Tentatives de louange livre les ultimes poèmes d'
Henri Bauchau, écrits en 2010 et 2011. Disparu en 2012 quasi-centenaire, il revisite le sel de la vie. Si l'homme est désormais fragile, atteint par l'affaiblissement naturel des sens à cet âge, il se montre encore d'une lucidité remarquable. le titre du recueil nous dit me semble-t-il deux choses importantes : la louange, c'est l'hommage de l'homme de spiritualité, du croyant, au Seigneur auquel il s'adresse beaucoup dans ces textes. Mais l'agnostique (que je suis) peut être tout aussi sensible à ces pages, tant elles célèbrent le miracle de la vie quand il s'agit d'en goûter les plaisirs quotidiens, le soleil, la nature s'incarnant dans les arbres, les oiseaux, etc, mais aussi le plaisir de sentir son corps et ses muscles vibrer, par exemple en skiant, ce que ce belge semblait particulièrement apprécier. C'est aussi une louange pleine de ferveur au travail d'écriture, à la langue, et à l'art comme la peinture. Louange à l'amour, bien sûr aussi.

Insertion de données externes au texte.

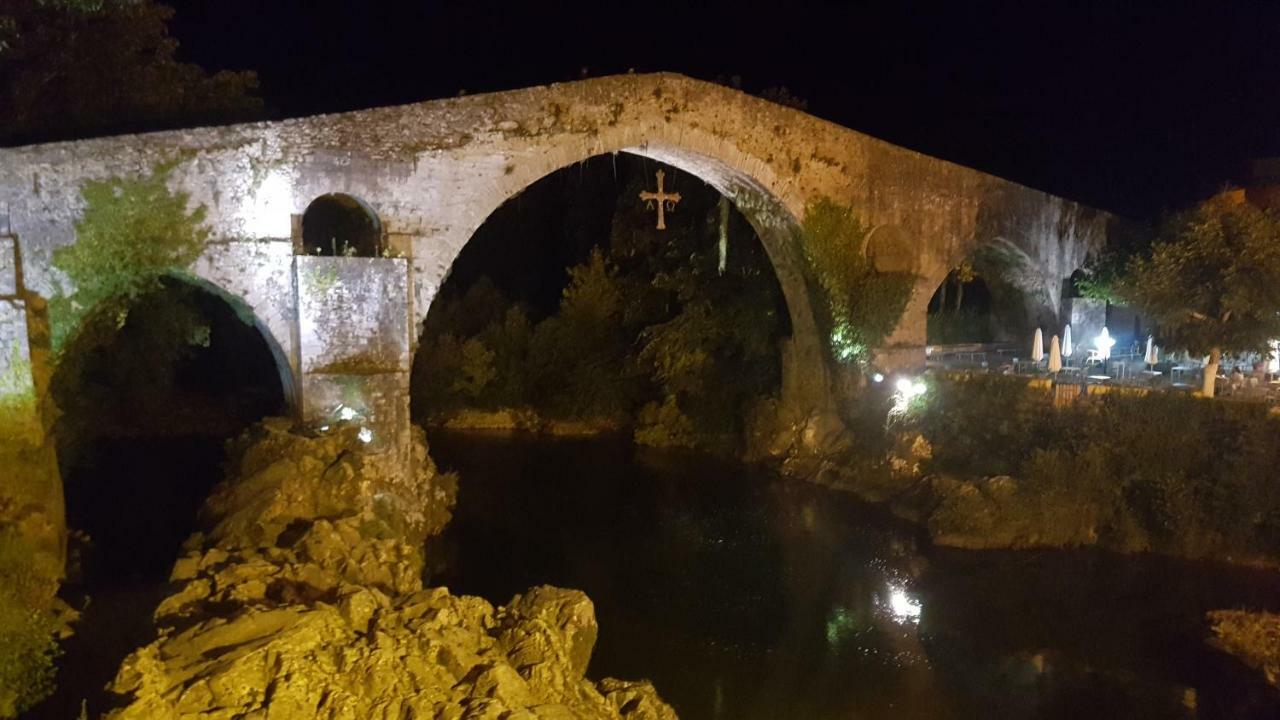Apartamentos La Guertina Cangas de Onis Bagian luar foto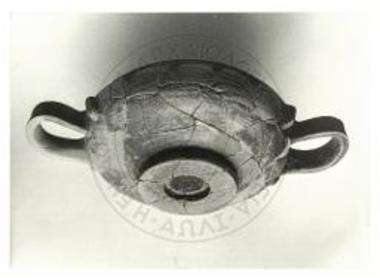 Μεσόμφαλη φιάλη, ΠΑΕ 1987, πίν. 1β.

Mais le titre est nuancé du mot "Tentatives" : ces poèmes m'ont fait penser à de petits messages lâchés comme autant de ballons pour que la mémoire subsiste, que d'autres prennent le relais, mais emprunts d'une grande humilité devant le mystère de l'existence...car là-dessus, l'auteur qui a pourtant vécu si longtemps avoue encore son ignorance.
Ce recueil du très grand âge force le respect, alliant luminosité et réalisme, il vient couronner la carrière et la vie, les deux étant mêlés jusqu'au dernier souffle de cet immense écrivain, discret et finalement peu connu du grand public.